Monday, October 13, 2014

Learning To Learn

This awesome clip of Messi when he was 10 years old is fun to watch even for people who haven't got the football bug like me. His control of the ball is incredible even when he isn't much bigger than it. The final minute of the clip shows him doing a drill, or at least something he could practice for hours by himself that isn't 'playing football'. I would love to see a time-lapsed clip of the even younger Messi learning to do this. What inspired him to put the hours in?


My friend Stuart and I had a debate after I had read 'Battle Hymn of the Tiger Mother'. I have long been impressed by cultures that have education deep in their bones. Amy Chua tells her controversial story of bringing her daughters up in a very hardcore way to become fantastically talented at very specific disciplines. Despite the difficulty of the upbringing, and not being sure I wanted it for myself, I was a jealous enough of the remarkable talents that intense learning can bring that I wished I wanted it for myself. Stuart was less forgiving of the Tiger Mother, and less concerned about the rise of competition from individuals with that work ethic. In fact, he is less forgiving more generally of parents determining their children's paths. A liberal education would expose children to lots of different things and as they grow up, shifting attention as children do - eventually they will find the thing they love and pursue that bitterness free. Andre Agassi, for example, is famously bitter about his path having been chosen, even though it did work out rather well in his case. I haven't read 'breaking through' - the Polgar sisters story yet, but came across them in Malcolm Gladwell's Outliers.

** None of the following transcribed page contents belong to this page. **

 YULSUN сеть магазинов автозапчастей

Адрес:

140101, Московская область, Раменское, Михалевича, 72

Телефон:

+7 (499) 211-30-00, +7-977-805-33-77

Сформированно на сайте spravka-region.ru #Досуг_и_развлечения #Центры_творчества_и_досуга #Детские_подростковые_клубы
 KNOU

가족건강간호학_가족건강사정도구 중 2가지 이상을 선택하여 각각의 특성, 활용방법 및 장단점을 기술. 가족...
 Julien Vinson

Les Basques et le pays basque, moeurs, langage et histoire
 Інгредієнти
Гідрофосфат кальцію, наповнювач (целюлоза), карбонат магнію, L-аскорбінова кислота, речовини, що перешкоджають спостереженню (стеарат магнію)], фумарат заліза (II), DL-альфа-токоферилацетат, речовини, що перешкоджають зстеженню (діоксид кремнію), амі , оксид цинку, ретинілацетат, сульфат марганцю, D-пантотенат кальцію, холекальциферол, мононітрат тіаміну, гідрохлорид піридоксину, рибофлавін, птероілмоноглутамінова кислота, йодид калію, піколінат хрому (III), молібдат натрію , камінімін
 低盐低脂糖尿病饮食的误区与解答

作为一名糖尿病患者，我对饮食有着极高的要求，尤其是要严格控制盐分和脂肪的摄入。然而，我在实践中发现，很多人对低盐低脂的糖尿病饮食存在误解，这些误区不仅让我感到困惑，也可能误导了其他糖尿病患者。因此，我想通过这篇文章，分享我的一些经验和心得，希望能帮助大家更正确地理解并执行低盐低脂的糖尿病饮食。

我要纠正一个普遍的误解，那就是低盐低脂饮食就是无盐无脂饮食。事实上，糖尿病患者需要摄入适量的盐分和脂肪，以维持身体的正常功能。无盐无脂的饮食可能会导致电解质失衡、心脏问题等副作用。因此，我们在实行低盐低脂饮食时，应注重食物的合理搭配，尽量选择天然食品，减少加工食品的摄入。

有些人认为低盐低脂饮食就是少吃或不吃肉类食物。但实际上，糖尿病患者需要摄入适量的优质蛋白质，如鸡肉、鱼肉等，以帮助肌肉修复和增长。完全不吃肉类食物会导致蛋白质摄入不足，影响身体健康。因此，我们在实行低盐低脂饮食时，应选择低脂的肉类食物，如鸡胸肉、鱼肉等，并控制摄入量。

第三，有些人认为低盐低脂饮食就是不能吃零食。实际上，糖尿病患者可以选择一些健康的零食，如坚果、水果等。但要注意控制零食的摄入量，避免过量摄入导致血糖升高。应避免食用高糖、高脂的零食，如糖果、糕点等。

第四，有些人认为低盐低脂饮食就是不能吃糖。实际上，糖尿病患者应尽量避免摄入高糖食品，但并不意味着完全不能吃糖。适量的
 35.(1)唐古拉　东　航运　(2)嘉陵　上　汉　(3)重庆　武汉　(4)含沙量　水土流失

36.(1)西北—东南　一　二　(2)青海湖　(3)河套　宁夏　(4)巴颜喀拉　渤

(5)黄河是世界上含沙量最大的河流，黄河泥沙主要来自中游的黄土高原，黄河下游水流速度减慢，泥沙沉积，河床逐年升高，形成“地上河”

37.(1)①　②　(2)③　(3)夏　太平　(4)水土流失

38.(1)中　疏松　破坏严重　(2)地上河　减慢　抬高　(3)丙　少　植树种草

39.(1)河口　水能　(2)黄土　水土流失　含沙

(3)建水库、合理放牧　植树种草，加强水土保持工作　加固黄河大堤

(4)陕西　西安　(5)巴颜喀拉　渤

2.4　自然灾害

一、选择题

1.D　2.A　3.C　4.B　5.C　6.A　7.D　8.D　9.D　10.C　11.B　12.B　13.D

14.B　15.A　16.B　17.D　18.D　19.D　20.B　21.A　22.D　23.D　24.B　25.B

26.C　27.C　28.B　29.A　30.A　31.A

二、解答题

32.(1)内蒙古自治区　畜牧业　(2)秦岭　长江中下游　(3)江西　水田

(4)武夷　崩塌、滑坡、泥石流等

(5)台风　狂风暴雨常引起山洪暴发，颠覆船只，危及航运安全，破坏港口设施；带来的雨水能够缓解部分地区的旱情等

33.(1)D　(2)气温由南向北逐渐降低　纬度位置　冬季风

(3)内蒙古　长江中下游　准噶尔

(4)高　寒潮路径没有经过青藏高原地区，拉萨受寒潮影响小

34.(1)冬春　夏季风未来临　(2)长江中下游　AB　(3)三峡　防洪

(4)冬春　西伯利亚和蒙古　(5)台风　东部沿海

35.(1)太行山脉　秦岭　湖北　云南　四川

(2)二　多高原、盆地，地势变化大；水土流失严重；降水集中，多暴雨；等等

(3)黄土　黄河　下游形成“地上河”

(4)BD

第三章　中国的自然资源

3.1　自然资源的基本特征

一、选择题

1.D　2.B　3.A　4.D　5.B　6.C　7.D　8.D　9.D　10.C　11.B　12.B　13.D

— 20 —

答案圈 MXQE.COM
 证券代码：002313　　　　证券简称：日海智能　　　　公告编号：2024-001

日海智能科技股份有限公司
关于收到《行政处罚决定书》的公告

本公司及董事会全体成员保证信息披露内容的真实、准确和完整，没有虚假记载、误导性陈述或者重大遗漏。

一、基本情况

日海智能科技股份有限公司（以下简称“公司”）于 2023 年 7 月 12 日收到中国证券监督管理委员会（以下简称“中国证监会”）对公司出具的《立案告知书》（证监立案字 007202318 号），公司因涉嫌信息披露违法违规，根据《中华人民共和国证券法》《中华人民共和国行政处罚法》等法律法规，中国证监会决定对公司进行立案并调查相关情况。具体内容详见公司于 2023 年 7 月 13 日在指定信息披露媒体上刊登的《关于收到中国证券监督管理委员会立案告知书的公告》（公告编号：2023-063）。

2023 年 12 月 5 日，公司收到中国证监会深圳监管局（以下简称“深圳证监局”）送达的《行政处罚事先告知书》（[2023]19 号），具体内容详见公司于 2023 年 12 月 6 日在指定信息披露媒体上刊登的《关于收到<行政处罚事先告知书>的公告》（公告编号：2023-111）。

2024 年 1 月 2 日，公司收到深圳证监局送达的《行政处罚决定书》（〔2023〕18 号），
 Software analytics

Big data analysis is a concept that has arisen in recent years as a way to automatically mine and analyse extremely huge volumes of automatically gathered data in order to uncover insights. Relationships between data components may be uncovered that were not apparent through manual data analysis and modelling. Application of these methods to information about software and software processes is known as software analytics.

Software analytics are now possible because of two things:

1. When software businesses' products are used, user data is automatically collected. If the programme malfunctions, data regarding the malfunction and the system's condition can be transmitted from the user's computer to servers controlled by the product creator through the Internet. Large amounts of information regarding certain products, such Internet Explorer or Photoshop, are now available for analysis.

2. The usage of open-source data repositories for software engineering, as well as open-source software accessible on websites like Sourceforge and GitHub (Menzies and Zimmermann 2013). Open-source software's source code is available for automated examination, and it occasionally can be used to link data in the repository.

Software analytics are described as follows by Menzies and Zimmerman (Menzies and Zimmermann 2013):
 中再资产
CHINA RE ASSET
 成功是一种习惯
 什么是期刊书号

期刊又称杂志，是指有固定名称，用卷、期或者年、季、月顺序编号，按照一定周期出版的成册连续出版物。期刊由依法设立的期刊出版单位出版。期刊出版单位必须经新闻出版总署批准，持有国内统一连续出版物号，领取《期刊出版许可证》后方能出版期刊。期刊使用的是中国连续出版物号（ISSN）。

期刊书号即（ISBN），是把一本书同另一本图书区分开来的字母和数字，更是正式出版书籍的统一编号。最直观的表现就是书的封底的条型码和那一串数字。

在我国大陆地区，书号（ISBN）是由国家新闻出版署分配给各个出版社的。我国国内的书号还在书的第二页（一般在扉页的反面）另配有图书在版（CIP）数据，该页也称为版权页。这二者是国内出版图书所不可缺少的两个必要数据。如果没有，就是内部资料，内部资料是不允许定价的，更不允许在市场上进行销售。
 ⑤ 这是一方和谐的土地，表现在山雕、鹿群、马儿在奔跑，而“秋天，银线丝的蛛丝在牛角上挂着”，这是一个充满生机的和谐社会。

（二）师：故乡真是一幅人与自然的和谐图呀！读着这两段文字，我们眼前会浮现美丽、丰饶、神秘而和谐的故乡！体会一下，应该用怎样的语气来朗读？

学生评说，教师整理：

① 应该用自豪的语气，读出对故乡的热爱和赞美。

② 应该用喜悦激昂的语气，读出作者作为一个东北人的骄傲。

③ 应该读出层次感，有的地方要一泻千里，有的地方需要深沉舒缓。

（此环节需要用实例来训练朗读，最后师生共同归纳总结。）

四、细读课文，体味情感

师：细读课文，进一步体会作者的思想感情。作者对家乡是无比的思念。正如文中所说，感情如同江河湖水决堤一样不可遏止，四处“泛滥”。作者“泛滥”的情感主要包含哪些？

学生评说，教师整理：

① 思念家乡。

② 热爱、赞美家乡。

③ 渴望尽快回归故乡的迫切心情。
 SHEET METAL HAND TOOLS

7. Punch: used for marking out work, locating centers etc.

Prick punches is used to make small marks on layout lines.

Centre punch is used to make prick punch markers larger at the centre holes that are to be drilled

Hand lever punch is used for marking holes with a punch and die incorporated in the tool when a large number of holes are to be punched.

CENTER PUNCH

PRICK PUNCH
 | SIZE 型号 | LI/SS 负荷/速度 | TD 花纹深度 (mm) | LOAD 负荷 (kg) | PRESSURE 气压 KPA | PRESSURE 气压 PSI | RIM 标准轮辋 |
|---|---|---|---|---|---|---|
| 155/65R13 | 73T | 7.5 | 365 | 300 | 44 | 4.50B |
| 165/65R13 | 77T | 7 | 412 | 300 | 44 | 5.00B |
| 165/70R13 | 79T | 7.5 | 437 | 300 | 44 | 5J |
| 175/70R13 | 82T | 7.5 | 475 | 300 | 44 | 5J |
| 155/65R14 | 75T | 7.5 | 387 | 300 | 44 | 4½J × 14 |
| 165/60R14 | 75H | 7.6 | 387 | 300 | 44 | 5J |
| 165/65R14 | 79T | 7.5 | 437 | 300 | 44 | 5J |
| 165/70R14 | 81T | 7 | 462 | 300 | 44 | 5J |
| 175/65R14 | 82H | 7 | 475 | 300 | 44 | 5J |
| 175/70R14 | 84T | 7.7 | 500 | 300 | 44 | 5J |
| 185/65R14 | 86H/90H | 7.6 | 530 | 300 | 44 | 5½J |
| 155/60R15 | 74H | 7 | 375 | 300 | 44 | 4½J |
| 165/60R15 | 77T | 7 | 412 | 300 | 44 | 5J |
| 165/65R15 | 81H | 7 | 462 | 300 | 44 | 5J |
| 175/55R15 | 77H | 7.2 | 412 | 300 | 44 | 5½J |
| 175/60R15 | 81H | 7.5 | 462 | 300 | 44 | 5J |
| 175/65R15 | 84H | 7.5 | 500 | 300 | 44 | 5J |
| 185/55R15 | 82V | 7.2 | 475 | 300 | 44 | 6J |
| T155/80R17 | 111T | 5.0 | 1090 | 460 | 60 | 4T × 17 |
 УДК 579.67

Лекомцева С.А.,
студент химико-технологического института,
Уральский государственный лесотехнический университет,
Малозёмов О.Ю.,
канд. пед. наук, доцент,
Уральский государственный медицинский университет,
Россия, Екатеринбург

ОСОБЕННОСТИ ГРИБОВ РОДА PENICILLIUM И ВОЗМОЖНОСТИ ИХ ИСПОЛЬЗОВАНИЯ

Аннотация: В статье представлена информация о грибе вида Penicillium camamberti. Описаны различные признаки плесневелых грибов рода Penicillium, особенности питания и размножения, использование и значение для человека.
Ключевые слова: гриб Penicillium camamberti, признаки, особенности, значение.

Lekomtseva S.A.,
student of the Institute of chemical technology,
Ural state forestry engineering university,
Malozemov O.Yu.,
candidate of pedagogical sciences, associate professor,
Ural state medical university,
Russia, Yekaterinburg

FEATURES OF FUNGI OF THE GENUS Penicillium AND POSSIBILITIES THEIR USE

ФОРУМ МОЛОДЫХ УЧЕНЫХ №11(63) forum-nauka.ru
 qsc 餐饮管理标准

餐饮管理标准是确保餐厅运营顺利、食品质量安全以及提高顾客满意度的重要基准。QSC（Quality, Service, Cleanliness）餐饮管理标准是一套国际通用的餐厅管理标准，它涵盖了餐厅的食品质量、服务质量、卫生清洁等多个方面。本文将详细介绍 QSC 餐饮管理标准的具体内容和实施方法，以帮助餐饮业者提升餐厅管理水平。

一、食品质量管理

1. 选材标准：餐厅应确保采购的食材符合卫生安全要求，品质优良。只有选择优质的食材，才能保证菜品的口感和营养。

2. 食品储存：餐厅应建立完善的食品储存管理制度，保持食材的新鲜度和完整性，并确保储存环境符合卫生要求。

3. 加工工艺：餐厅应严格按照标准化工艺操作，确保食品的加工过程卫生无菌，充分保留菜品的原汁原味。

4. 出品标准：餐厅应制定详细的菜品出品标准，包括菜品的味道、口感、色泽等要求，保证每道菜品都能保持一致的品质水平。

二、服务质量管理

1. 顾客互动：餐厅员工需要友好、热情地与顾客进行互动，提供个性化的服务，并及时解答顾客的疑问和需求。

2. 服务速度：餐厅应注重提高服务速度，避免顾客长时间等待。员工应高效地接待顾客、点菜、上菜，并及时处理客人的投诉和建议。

'Polgar and her two younger sisters, Grandmaster Judit and International Master Sofia, were part of an educational experiment carried out by their father László Polgár, who sought to prove that children could make exceptional achievements if trained in a specialist subject from a very early age. "Geniuses are made, not born," was László's thesis.[10] He and his wife Klara educated their three daughters at home, with chess as the specialist subject.' Source: wikipedia

The difference in their story from that of Chua is that the experiment involved creating a family environment where Chess was fun. From the way it is described by Gladwell, there was more carrot and less stick, and so less conflict. I don't think the goal is to have to create geniuses, but rather learning how to instill a love of learning. It seems the Polgar experiment achieved that.

I suspect Stuart is right about allowing freedom being more appealing. The world is skewed to specialists at the moment, but perhaps the future belongs to creative individuals and being creative is about connecting the dots.